U.S. Supreme Court Justice Ruth Bader Ginsburg, who was nominated to the court in 1993 by President Bill Clinton and was known as the architect of the legal fight for women’s rights in the 1970s, died Friday (Sept. 18) at the age of 87.
The second woman appointed to the court, Ginsburg served for 27 years and visited Notre Dame in 2016. Law School faculty reflect on her contributions:
G. Marcus Cole, the Joseph A. Matson Dean and professor of law
We are all absorbing the sad news of the passing of Associate Justice Ruth Bader Ginsburg. In the words of Chief Justice Roberts, she was a “jurist of historic stature.” Her life’s work as a law professor, litigator and judge, involving some of the most important issues and cases establishing equal rights for women, marks her as one of the most important legal figures in American history. Her towering intellect, spotless integrity, exemplary collegiality and passionate commitment to justice embodied the highest ideals of our profession. She will continue to serve as a role model for many young lawyers.
Veronica Root Martinez, professor of law, Robert and Marion Short Scholar, and director of the Program on Ethics, Compliance and Inclusion
Justice Ginsburg was a remarkable woman, advocate, parent, law professor, human being and justice. When she visited Notre Dame Law School, she took time and careful attention addressing questions posed to her from our law students. Some say representation doesn’t matter — but it does. Her representation and contributions mattered to our law students and to young women and girls all over this country and world. She will be sorely missed by individuals of all walks of life and ideological backgrounds. May she rest in power and peace.
Christine Venter, teaching professor, director of the legal writing program
Proponents of gender equality lost one of their fiercest advocates with the death of Ruth Bader Ginsburg. Many of us in the law looked up to RBG, not only for her incredible accomplishments including her groundbreaking gender equality work with the ACLU and being the second woman to be appointed to the Supreme Court; we also admired her passion for her work and her undaunted optimism. At 87, Ginsburg still described herself as an “advocate,” albeit with a smaller audience — her eight colleagues on the bench. Ginsburg pulled no punches in chiding her colleagues (or Congress) for their failure to understand that despite changes to the law, women may still be the victims of what she referred to as “law-sanctioned oppression.” At least once a year she read a dissent aloud from the bench, while wearing her special “dissenting collar.” These dissents came most frequently in discrimination cases, like the Lilly Ledbetter case, where she urged the court not to ignore the “lived realities” of people’s lives. RBG was an icon to many. Fierce and indomitable, her contributions to the law were immense and her loss is enormous.

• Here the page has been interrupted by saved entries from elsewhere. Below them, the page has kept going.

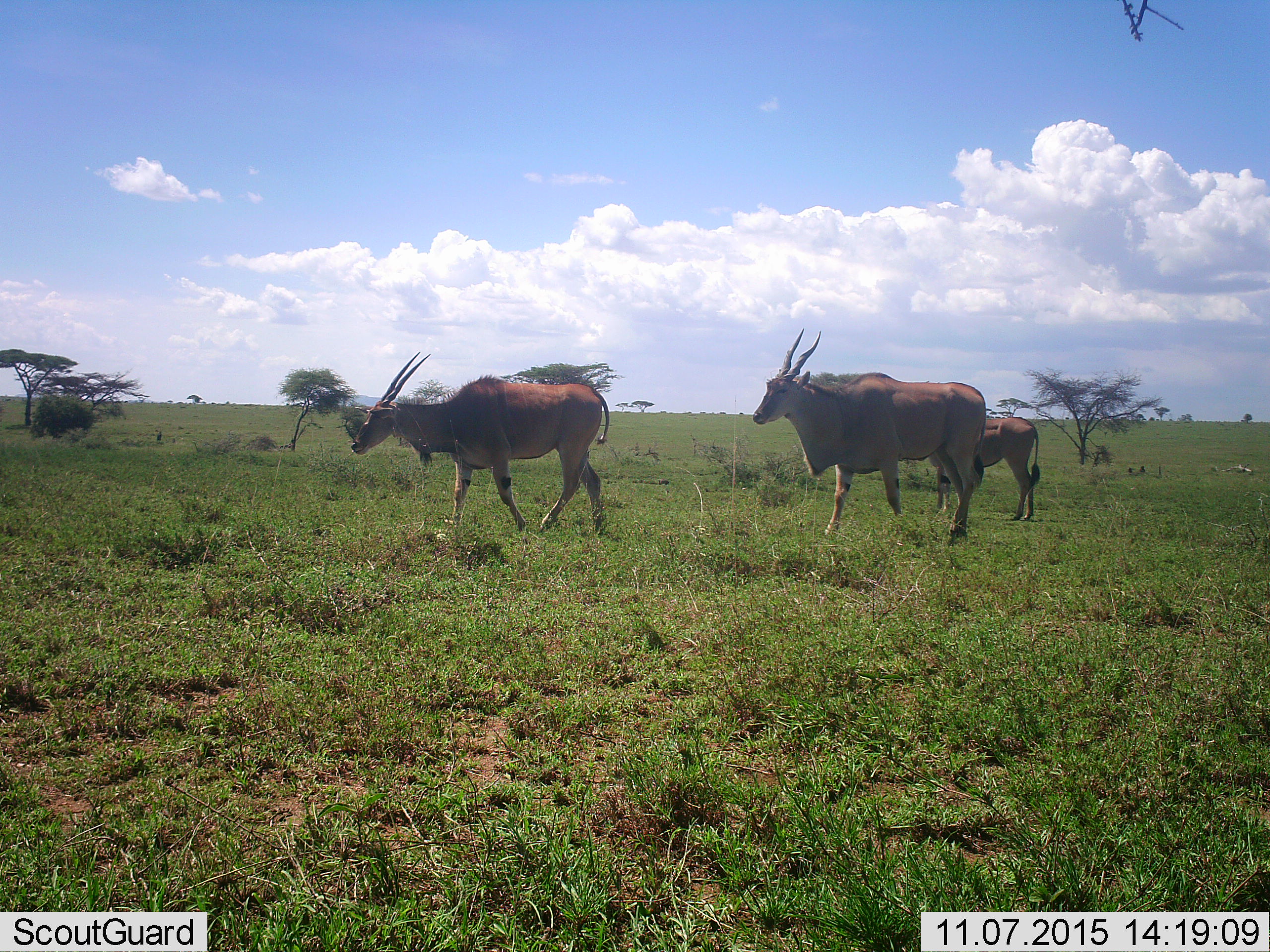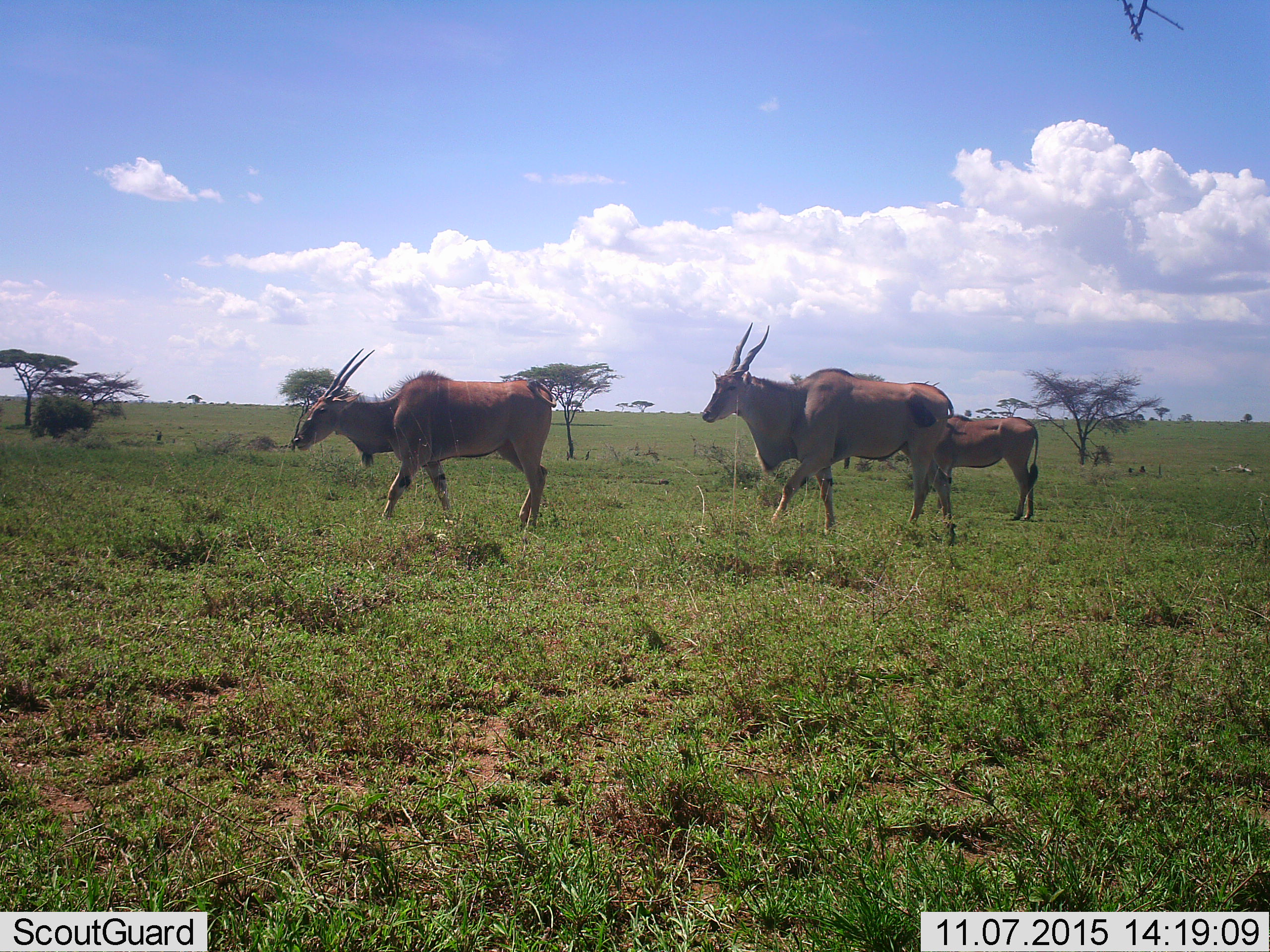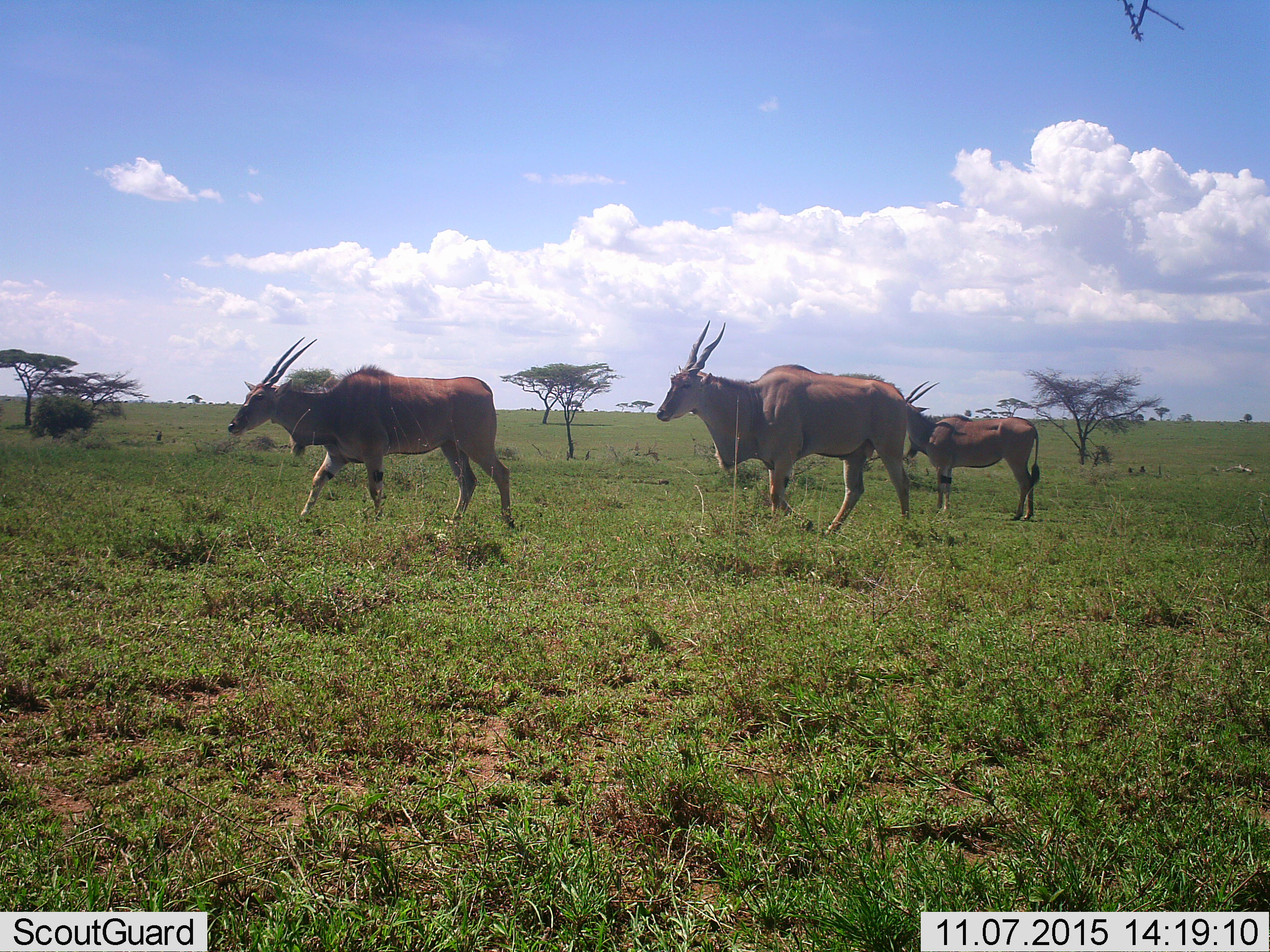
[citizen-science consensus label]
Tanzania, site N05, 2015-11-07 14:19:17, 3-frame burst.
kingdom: Animalia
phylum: Chordata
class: Mammalia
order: Artiodactyla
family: Bovidae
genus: Tragelaphus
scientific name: Tragelaphus oryx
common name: eland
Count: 3.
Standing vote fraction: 56%.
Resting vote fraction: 0%.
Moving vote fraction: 89%.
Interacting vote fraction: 0%.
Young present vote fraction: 11%.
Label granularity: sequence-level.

Mark McKenna, the John P. Murphy Foundation Professor of Law, director of the Notre Dame Technology Ethics Center, and director of the Program on Intellectual Property and Technology Law
Ruth Bader Ginsburg was a trailblazer her whole life. Few have done more to advance the cause of equality, particularly for women. As a lawyer and as a judge, Justice Ginsburg was a powerful advocate for justice, and her life was an inspiration to generations. I had the honor of meeting her when she visited Notre Dame a few years ago. I thanked her for her work, and told her I was grateful to her as a father for helping make the world a better place for my kids — both my daughters and my sons. I know I join many others in saying that she will be sorely missed. My deepest condolences to her family.
Jay Tidmarsh, the Judge James J. Clynes Jr. Professor of Law
Many people have commented on her constitutional decisions and her commitment to civil rights and equal rights for women, but the focus on these important aspects of her career risks overlooking some of her most enduring contributions on the Supreme Court. Justice Ginsburg, as a law professor, taught civil procedure and conflict of laws, and when she went onto the Supreme Court, she often authored its procedural decisions (when she was in the majority) or the principal dissent (when she was in dissent). Indeed, just this past week, not knowing about her impending death, I taught one of her dissents and one of her majority decisions in Complex Litigation. As a litigator, she was acutely aware of the importance of procedure in ensuring the fair treatment of claims on their merits. She was actually something of a traditionalist in her decisions, in the sense that she generally sought to preserve the basic vision of litigation that has dominated in federal court since 1938. She resisted the impulse to shrink from that vision, which seeks to determine every case on its merits, even as other members of the court sought to trim that vision around the margins — but she also resisted the impulse to interpret those procedures expansively in ways that would have, while increasing access to justice for some, denied to others their individual day in court. She was a moderate in matters of procedure, and she approached the subject as a conflicts scholar of her era would: as an attempt to strike the best balance among competing interests. The theme of her decisions, which might fairly characterize so much of her work on the Supreme Court, was to ensure equality and opportunity for all litigants.
In the coming weeks, Notre Dame Law School will be hosting events to commemorate Ginsburg’s legacy.